In Chapter 11 (Future perspectives), the author reminds the reader that, although much is now known about damage mechanics, there is a vast expanse of unknowns, and, in an effort to close this knowledge gap, he identifies 13 areas for future research, including the micromechanical basis of softening damage, scaling problems in geophysics, and the mixture of extreme value statistics and the scaling of loads, for a given extremely low probability of failure.
This book has a number of several attractive features. The synthesis of research findings from a large array of studies (the bibliography comprises some 600 titles!), spanning several decades, is impressive. However, one should point out that many of the more recent citations are articles by the author and his collaborators.

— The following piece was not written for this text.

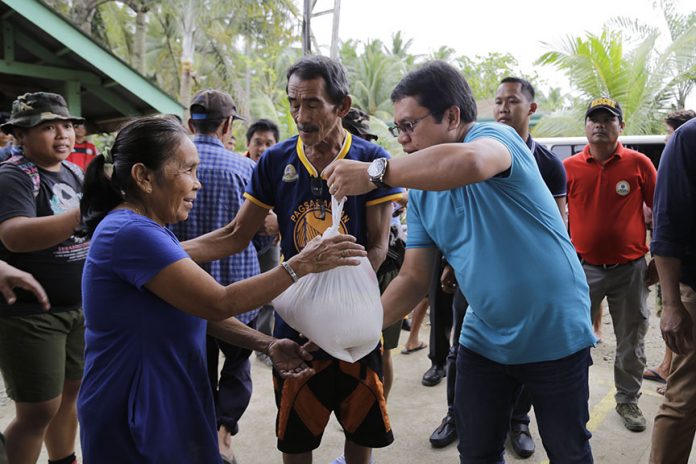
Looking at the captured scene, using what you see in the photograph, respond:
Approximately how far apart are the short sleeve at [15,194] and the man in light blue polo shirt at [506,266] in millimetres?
→ 1715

The reading of the book is greatly facilitated by the fact that, in each chapter, the material is assembled into many sections and sub-sections. The equations presented were selected judiciously to enhance understanding of the underlying concepts. In all cases, modifications of the quoted equations are set out very carefully. The potential for the use of scaling effect in emerging areas, notably components and structures engineered using nanotechnology techniques, is acknowledged through a very impressive coverage, in Chapter 10, of continuum mechanics at the atomic lattice scale. Throughout the book, the writing is consistently lucid and well paced (expansive, where appropriate, and economical in other places). The physical layout of the book is aesthetic; in particular, the diagrams are well drawn and fully annotated.

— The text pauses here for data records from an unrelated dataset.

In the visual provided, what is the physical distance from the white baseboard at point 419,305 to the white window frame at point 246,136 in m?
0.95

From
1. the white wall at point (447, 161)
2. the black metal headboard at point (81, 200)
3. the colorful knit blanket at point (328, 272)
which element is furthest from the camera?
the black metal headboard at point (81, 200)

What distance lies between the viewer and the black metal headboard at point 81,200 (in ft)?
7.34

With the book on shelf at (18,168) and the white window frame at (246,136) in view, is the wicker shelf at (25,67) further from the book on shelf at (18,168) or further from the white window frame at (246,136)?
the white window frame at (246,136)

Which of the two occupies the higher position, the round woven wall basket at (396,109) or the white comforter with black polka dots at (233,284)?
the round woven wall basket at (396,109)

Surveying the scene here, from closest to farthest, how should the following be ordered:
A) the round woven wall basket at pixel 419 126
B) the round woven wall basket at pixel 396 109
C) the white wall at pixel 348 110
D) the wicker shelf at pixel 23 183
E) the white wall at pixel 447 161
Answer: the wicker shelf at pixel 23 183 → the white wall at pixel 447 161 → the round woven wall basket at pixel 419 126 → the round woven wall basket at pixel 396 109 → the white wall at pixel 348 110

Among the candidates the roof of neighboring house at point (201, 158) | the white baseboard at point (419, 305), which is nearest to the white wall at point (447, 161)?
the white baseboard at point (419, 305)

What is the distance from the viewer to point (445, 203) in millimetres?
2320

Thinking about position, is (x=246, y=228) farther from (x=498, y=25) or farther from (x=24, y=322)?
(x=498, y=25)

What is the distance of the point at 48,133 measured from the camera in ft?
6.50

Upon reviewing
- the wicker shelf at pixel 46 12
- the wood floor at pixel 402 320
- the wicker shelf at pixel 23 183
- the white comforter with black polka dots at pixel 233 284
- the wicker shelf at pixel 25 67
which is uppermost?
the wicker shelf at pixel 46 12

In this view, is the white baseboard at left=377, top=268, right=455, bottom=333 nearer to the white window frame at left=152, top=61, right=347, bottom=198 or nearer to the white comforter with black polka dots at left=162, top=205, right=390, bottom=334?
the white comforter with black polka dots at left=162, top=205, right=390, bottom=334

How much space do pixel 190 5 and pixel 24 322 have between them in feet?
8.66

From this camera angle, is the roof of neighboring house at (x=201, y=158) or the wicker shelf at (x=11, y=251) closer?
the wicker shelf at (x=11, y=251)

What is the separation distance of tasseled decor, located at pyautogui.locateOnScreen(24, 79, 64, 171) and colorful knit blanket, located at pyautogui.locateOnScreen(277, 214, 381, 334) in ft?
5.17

Regrettably, the book does have three major flaws and one minor one. The first major flaw is that size effect in metallic structures is not covered at all. (The author’s rejoinder may be that the focus of the book is the analysis of size effect in components and structures fabricated from quasi-brittle materials, for which the effect is both acute and complicated. However, this path of defense, if it is taken, may be insufficient given the title of the book and the fact that the limit of the coverage to the aforementioned materials is not explained explicitly in the Introduction chapter. Furthermore, there are many cases of practical importance of ductile materials that undergo transformation to brittleness under certain environmental conditions; vide the ductile-brittle transition phenomenon in mild steel.) The second main flaw is that only in a few sections (such as that dealing with size effect tests of kink band failures in carbon fiber-reinforced epoxy laminates) does the author present and comment on comparisons between experimental and theoretical results. Other than in Chapter 9, there are no succinct summaries of the main points of the material covered in the chapter. Such summaries would have been very useful given the denseness of the material in nearly all chapters.

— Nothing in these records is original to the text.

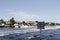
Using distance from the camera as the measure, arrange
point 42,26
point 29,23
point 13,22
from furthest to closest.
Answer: point 29,23
point 13,22
point 42,26

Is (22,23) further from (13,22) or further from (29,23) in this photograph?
(13,22)

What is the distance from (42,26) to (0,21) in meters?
125

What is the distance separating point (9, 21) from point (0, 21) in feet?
23.2

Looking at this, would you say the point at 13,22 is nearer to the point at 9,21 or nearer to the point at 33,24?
the point at 9,21

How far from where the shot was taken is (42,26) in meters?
15.1

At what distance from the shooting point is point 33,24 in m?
151

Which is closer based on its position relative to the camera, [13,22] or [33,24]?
[13,22]

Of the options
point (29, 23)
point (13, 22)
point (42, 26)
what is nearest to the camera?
point (42, 26)

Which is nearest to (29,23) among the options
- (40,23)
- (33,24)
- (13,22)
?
(33,24)

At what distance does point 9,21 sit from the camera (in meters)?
137

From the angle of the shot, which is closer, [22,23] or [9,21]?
[9,21]

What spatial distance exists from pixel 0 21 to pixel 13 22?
11015 millimetres

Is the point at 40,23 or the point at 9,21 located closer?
the point at 40,23

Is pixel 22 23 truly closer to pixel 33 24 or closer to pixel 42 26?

All things considered, the author is to be congratulated on having written a first-class text on a most important (but, sadly, either neglected or misunderstood) subject. Given the topics covered and the method of treatment, the audience for this book is more likely to be graduate students and researchers in structural mechanics than structural designers. The present reviewer most warmly recommends Scaling of Structural Strength to the former group.